=== Begin Enclosure ===

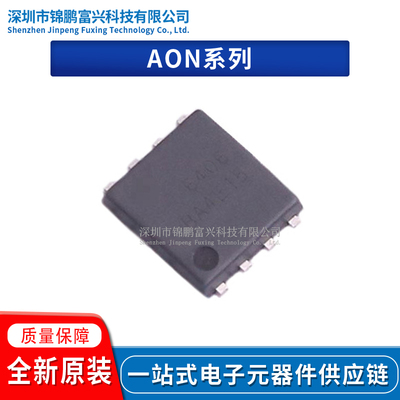 原装AON6384场效应MOS管IC芯片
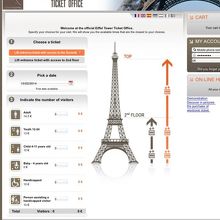 予約画面  ?から?に沿って選択します
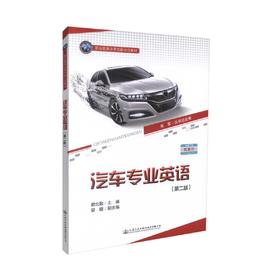 正版现货 汽车专业英语（第二版）职业教育改革创新示范教材 蔡北勤汽车专业 汽车英语 免费下载配课件 人民交通出版社 英语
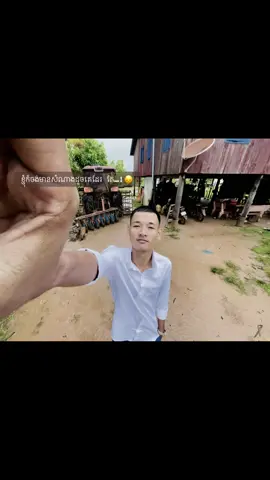 គ្មានសំណាង😶#កំពង់ធំផ្ទះខ្ញុំ🏠🦋 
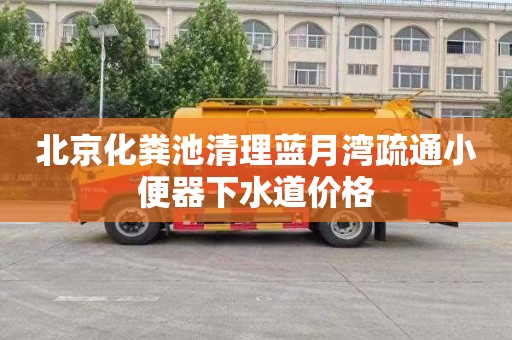 北京化粪池清理蓝月湾疏通小便器下水道价格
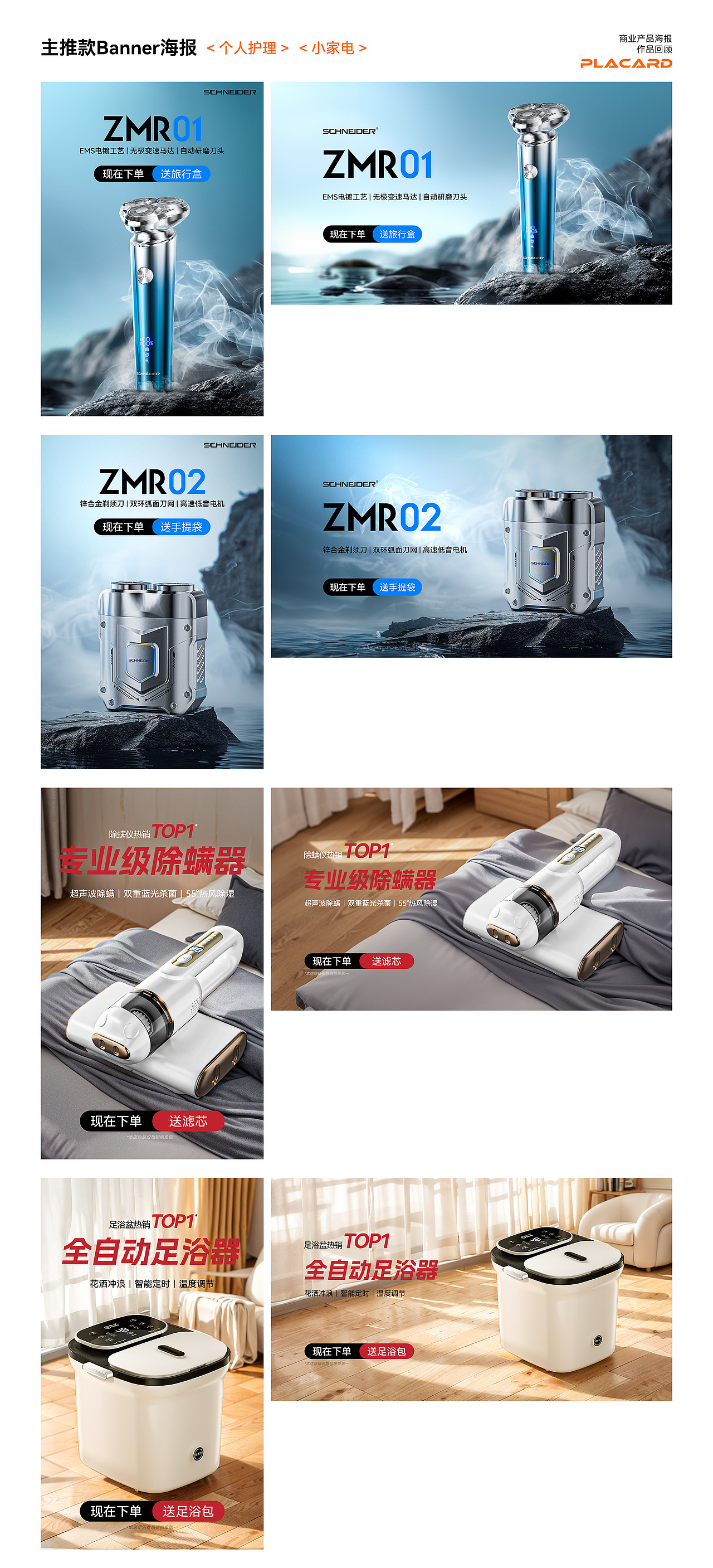 2019-2024作品集(图ZMzcyMTUzNjY0) - 电商 - 站酷设计师小阿鑫nb原创素材 - 站酷ZCOOL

=== End Enclosure ===

Transcribe the entries above word for word, but leave every picture out of your copy.

 原装AON6384场效应MOS管IC芯片
 予約画面  ?から?に沿って選択します
 正版现货 汽车专业英语（第二版）职业教育改革创新示范教材 蔡北勤汽车专业 汽车英语 免费下载配课件 人民交通出版社 英语
 គ្មានសំណាង😶#កំពង់ធំផ្ទះខ្ញុំ🏠🦋 
 北京化粪池清理蓝月湾疏通小便器下水道价格
 2019-2024作品集(图ZMzcyMTUzNjY0) - 电商 - 站酷设计师小阿鑫nb原创素材 - 站酷ZCOOL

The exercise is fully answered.